Gigi Porceddu e la fisiognomica di terracotta

13.12.2014 16:13

Nelle sue opere c’è tutta la rabbia: “per le fabbriche che chiudono a Macomer, a

Siniscola ma anche nella mia Villasor come è accaduto per lo zuccherificio, famoso per la puzza di cui si lamentava la gente, ma oggi è molto peggiore l‘olezzo della fame, la rabbia per la cattiva amministrazione della cosa pubblica, per i giovani che non possono studiare, che sono costretti a emigrare per cercare un lavoro e perché non possono farsi nel loro paese una famiglia”. Comunista? “No, mi sento più che altro anarchico. Di sinistra, ma pur sempre anarchico”.

Domanda inusuale per cominciare l’intervista di un’artista, ma con Gigi Porceddu, 45 anni, scultore di Villasor, ci sta tutta. La sua arte non è soltanto le pietre che partoriscono, i ritratti di personaggi scovati in ogni angolo della Sardegna, is cogas, le janas, i guerrieri nuragici, le madonne con il bambino, il sole.
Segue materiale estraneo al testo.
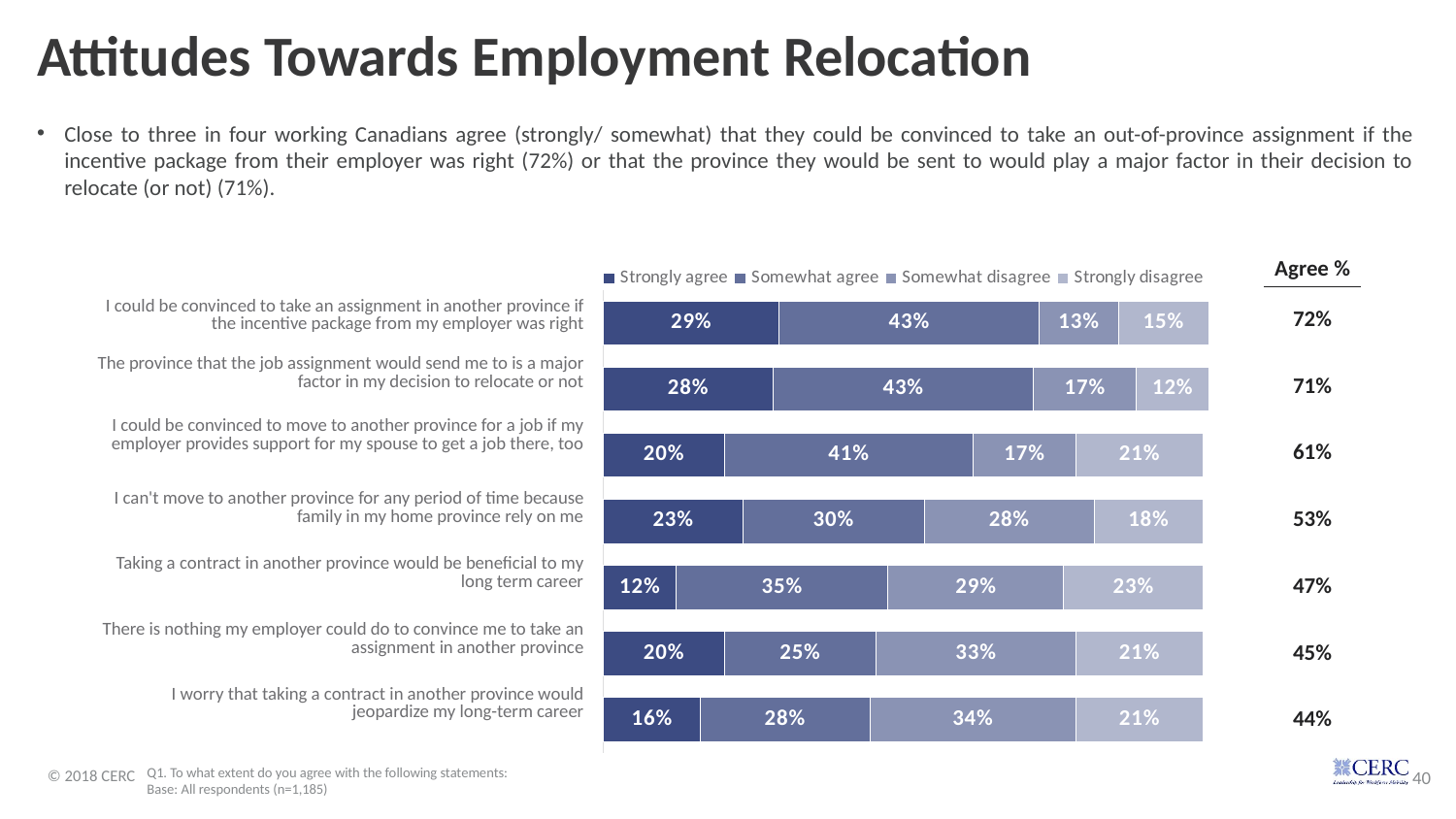
Which is larger: the Somewhat disagree share for 'I worry that taking a contract in another province would jeopardize my long-term career' or for 'Taking a contract in another province would be beneficial to my long term career'? I worry that taking a contract in another province would jeopardize my long-term career (34%) What is the difference in Agree % between the incentive package statement (72%) and the statement that there is nothing the employer could do to convince them (45%)? 27 percentage points What is the Agree % for the statement 'I worry that taking a contract in another province would jeopardize my long-term career'? 44% What percentage of respondents strongly disagree that they can't move to another province because family in their home province rely on them? 18% What is the combined Strongly agree and Somewhat agree percentage for the statement about the employer providing support for a spouse to get a job? 61% Which statement has the highest Agree %? I could be convinced to take an assignment in another province if the incentive package from my employer was right What kind of chart is shown on the slide? Stacked bar chart How many series does the legend list? 4 What percentage of respondents strongly agree that they could be convinced to take an assignment in another province if the incentive package from their employer was right? 29% Which statement has the lowest Strongly agree percentage? Taking a contract in another province would be beneficial to my long term career How many statements are shown in the chart? 7 What percentage of respondents somewhat disagree that the province the job assignment would send them to is a major factor in their decision to relocate or not? 17%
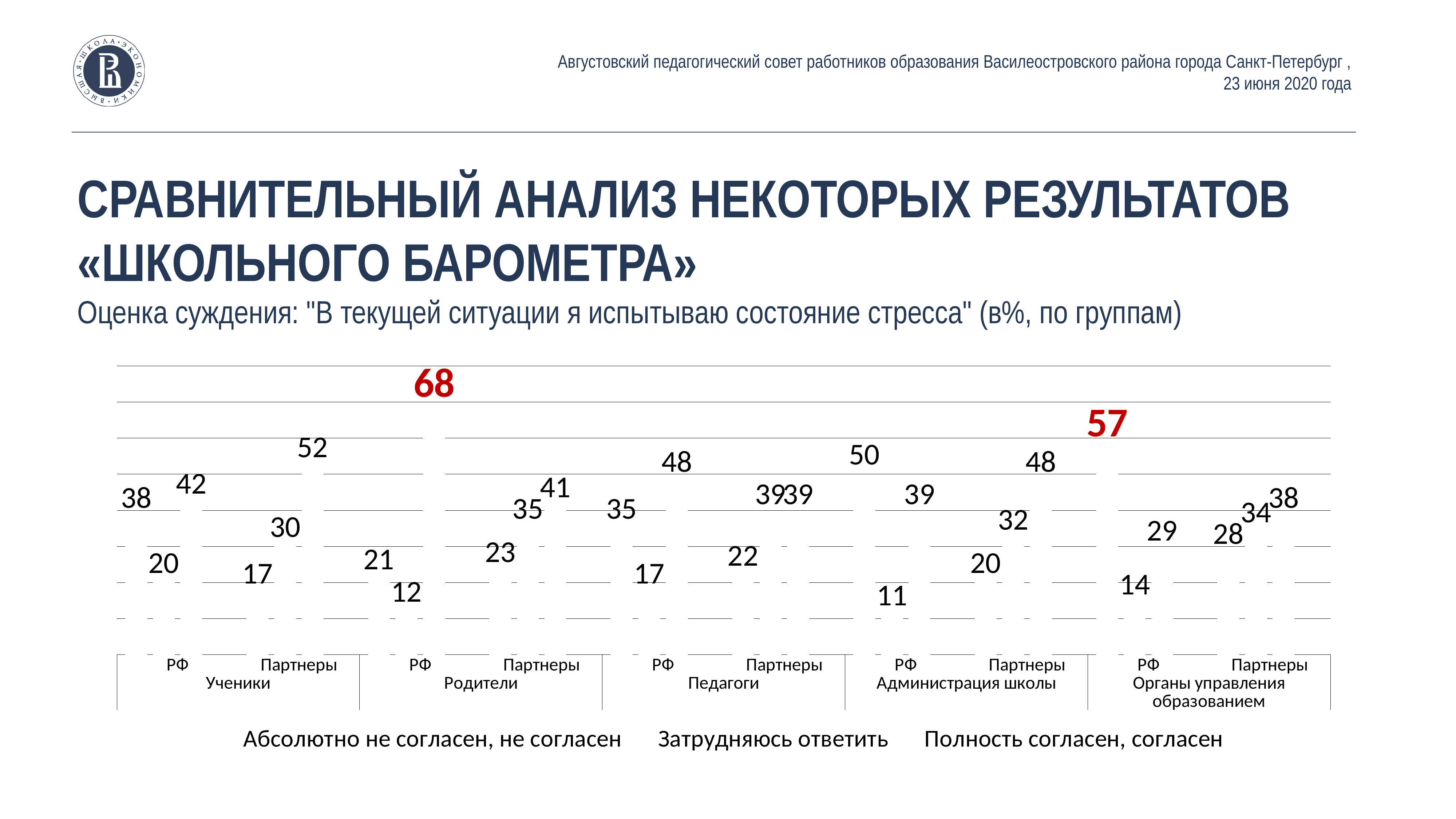
What is the highest value labelled on the chart? 68 What is the first legend entry of the chart? Абсолютно не согласен, не согласен What is the largest value for Органы управления образованием, РФ? 57 How many respondent groups (Ученики, Родители, etc.) are shown along the x axis? 5 How many series does the legend list? 3 Which is larger: the highest value for Ученики, Партнеры (52) or the highest value for Педагоги, РФ (48)? Ученики, Партнеры (52) Which two values are highlighted in red on the chart? 68 and 57 What is the lowest value labelled on the chart? 11 What is the difference between the two red-highlighted values, 68 and 57? 11 What is the value for 'Абсолютно не согласен, не согласен' for Родители, РФ? 21 Which group and sample has the lowest labelled value, 11? Администрация школы, РФ Which group and sample has the highest labelled value, 68? Родители, РФ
È anche denuncia politica, rivolta sempre al sociale. “L’arte forse io non so bene cosa sia, per me è soprattutto dare un’anima alla pietra, anzi, aiutare la pietra a tirare fuori l’anima che ha dentro. Mi aggrappo soprattutto alla tradizione, ai racconti dei nonni, alle sensazioni che catturo scegliendo le pietre lungo i fiumi, ammirando un nuraghe. E tutto questo fa crescere in me una rabbia. La Sardegna è la terra dei nostri padri, dei nuragici, e siamo arrivati sino all’anno 2008 rovinandola, facendola conquistare culturalmente ed economicamente da persone che arrivano da fuori. Oggi come ieri, siamo diventati una terra di vinti, noi che eravamo un popolo straordinario nella preistoria”.
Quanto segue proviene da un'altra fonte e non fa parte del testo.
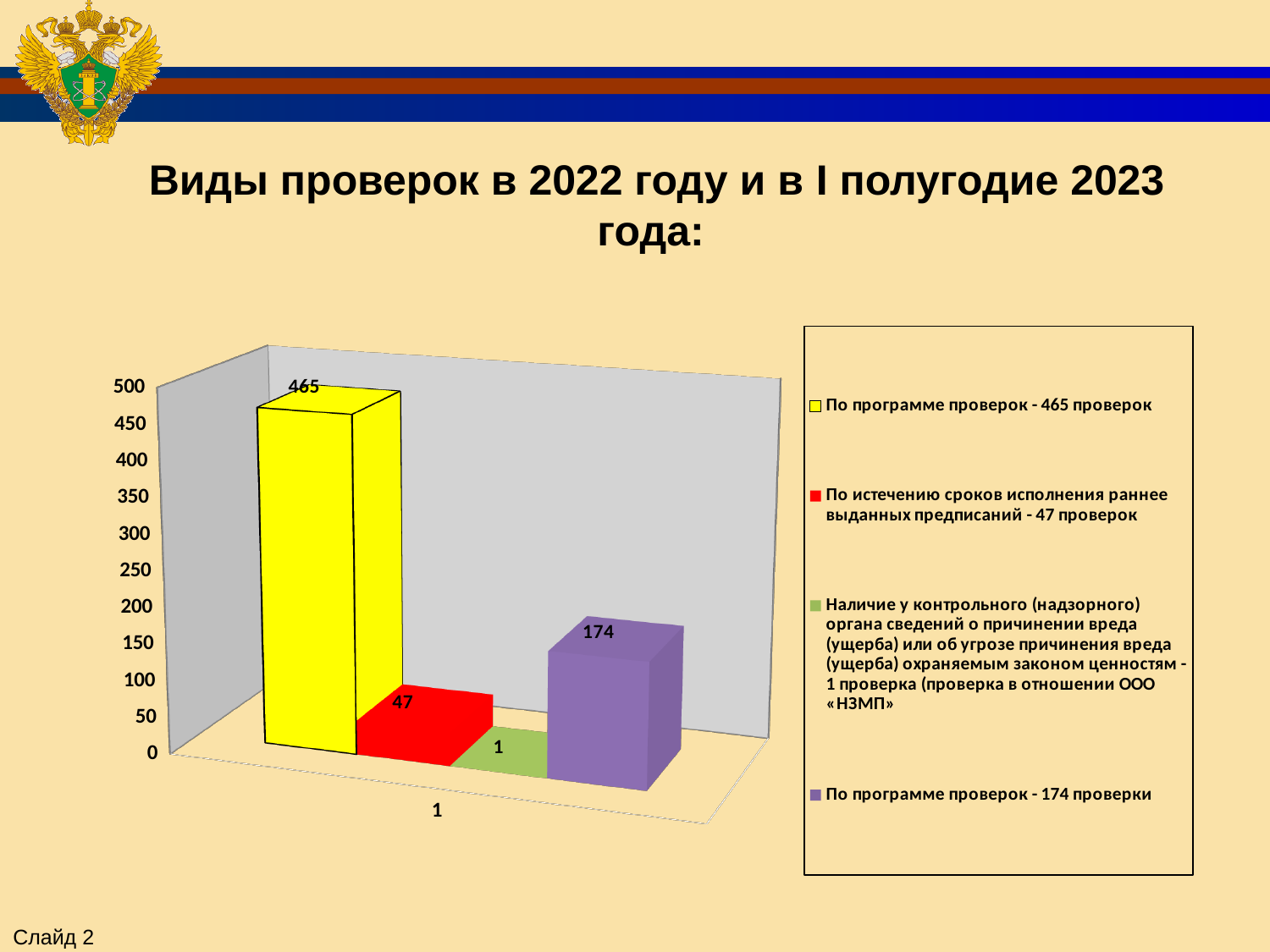
What is the difference between the yellow bar (465) and the purple bar (174)? 291 What value is shown for the red bar (По истечению сроков исполнения раннее выданных предписаний)? 47 What is the title of the slide? Виды проверок в 2022 году и в I полугодие 2023 года: What kind of chart is shown on the slide? bar chart What value is shown for the yellow bar (По программе проверок - 465 проверок)? 465 How many series does the legend list? 4 What is the difference between the purple bar (174) and the red bar (47)? 127 Which series has the highest value? По программе проверок - 465 проверок Which is larger, the red bar or the purple bar? the purple bar (174) What value is shown for the purple bar (По программе проверок - 174 проверки)? 174 What value is shown for the green bar (Наличие у контрольного (надзорного) органа сведений о причинении вреда)? 1 Which series has the lowest value? Наличие у контрольного (надзорного) органа сведений о причинении вреда (ущерба) или об угрозе причинения вреда (ущерба) охраняемым законом ценностям - 1 проверка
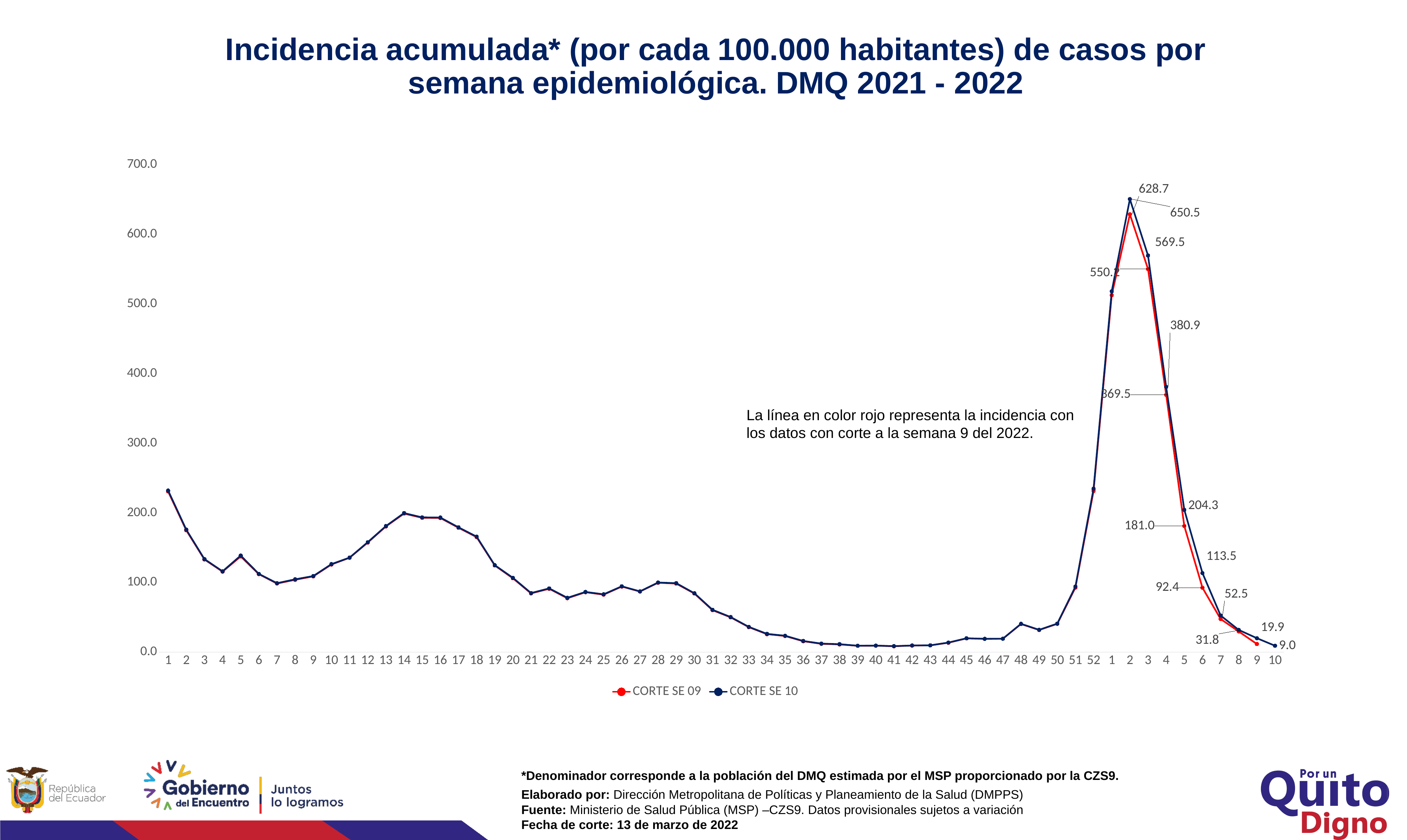
What are the two series named in the legend? CORTE SE 09 and CORTE SE 10 What is the value of CORTE SE 10 at week 4 of 2022? 380.9 What is the difference between the CORTE SE 10 and CORTE SE 09 values at week 2 of 2022? 21.8 What is the value of CORTE SE 10 at week 2 of 2022? 650.5 How many series does the legend list? 2 At which epidemiological week does the CORTE SE 10 series reach its highest value? Week 2 of 2022 At week 5 of 2022, which series has the larger value, CORTE SE 09 or CORTE SE 10? CORTE SE 10 Is the value at week 40 of 2021 greater or less than 100.0? less What is the value of CORTE SE 10 at week 10 of 2022? 9.0 What is the value of CORTE SE 09 at week 2 of 2022? 628.7 What colour is the CORTE SE 09 line? Red What kind of chart is shown on the slide? Line chart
Gigi Porceddu ha scritto tante lettere sulle pietre di fiume, con lo scalpello, indirizzandole ai politici in nome di un mondo più giusto. Raccogliendo consensi, ma anche critiche. “Sì, mi sono schierato per la scarcerazione di tzia Grazia Marine, condannata per il sequestro di Silvia Melis. Ha sbagliato, sta pagando, ma rimane pur sempre una donna di quasi ottant’anni”. Ha cominciato da piccolo Gigi Porceddu a trasformare qualsiasi materiale gli capitasse tra le mani: “Con il das a scuola facevo i ritratti dei bidelli e dei professori”. Dopo le lezioni il padre, allevatore, lo portava in campagna perché gli serviva una mano d’aiuto con le pecore. “Quando vedevo un albero, anche un ulivo secolare, volevo lasciare la mia traccia, intagliare la corteccia ricavando facce, visi, espressioni. È stata la vita all’aria aperta la mia scuola d’arte”.
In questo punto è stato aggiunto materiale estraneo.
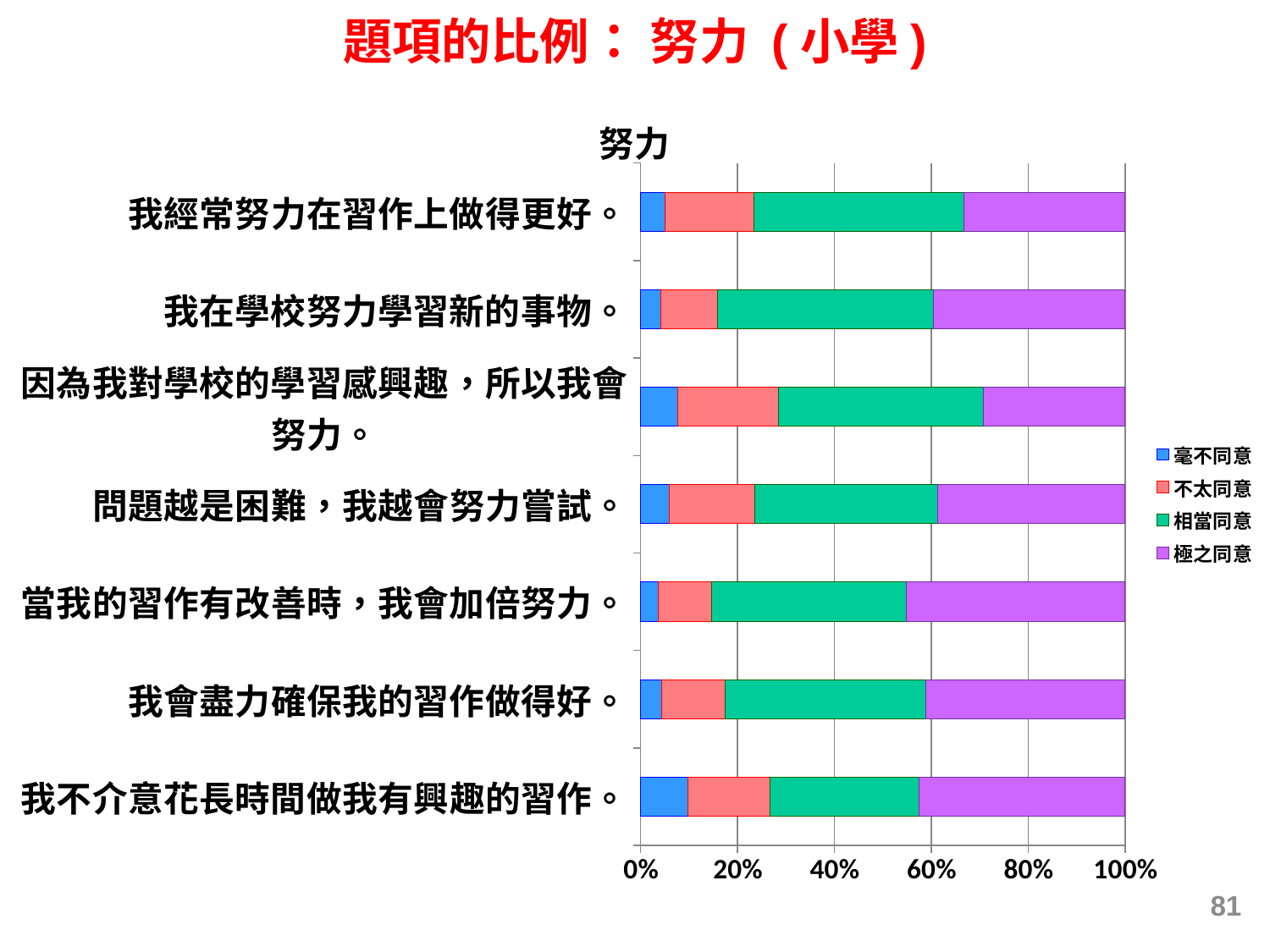
Which legend entry is shown in purple? 極之同意 How many categories (statements) are plotted in the chart? 7 Is the 極之同意 share for 「當我的習作有改善時，我會加倍努力。」 greater or less than 40%? greater What is the title of the chart? 努力 Which statement has the largest 毫不同意 share? 我不介意花長時間做我有興趣的習作。 Which has the larger 極之同意 share: 「當我的習作有改善時，我會加倍努力。」 or 「因為我對學校的學習感興趣，所以我會努力。」? 當我的習作有改善時，我會加倍努力。 What kind of chart is shown on the slide? Stacked bar chart Is the 不太同意 share for 「因為我對學校的學習感興趣，所以我會努力。」 greater or less than 40%? less How many series does the legend list? 4 Which has the larger 毫不同意 share: 「我不介意花長時間做我有興趣的習作。」 or 「當我的習作有改善時，我會加倍努力。」? 我不介意花長時間做我有興趣的習作。 Is the 毫不同意 share for 「我不介意花長時間做我有興趣的習作。」 greater or less than 20%? less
Da tredicenne la prima opera venduta: “Avevo realizzato un fraticello, vennero a vedere le mie opere un gruppo di sardi emigrati in Svizzera, seppero di me leggendo un articolo comparso su Famiglia Cristiana”. La storia di un ragazzo ribelle che aveva le mani d’oro, capace di lavorare le pietre più dure, quelle di fiume oppure l’ossidiana: “Nessun segreto, anzi, uno solo: tratto le pietre con amore, ci parlo, le accarezzo perché voglio convincere la materia ad aprirsi con me, a tirare fuori quello che ha dentro, la vita”.

Gigi Porceddu ha esposto le sue opere in ogni angolo d’Europa, le sue sculture hanno raggiunto quotazioni importanti. Adesso il suo sforzo maggiore è rivolto a realizzare un museo dell’identità sarda. “In dieci anni ho battuto palmo a palmo la Sardegna, tutti i paesi dell’interno e delle coste, andando alla ricerca di personaggi importanti. Li ho conosciuti, ci ho parlato, li ho fotografati, ho raccolto le loro storie, compreso nome, cognome e soprannome. Sono diventati 1500 ritratti-caricature, uno studio sulle facce dei sardi che diversi Comuni della Sardegna mi hanno richiesto per organizzare un’esposizione permanente”.

È il modo di tramandare la sua arte ai posteri. “La Sardegna è la mia terra, sono orgoglioso delle mie radici ma purtroppo scopro che c’è più amore per la nostra isola in Germania che non da noi. È questa la più grande sconfitta, è per questo che voglio lasciare ai posteri i “lintus e pintus”, le facce dei sardi, le mie terrecotte dell’identità”.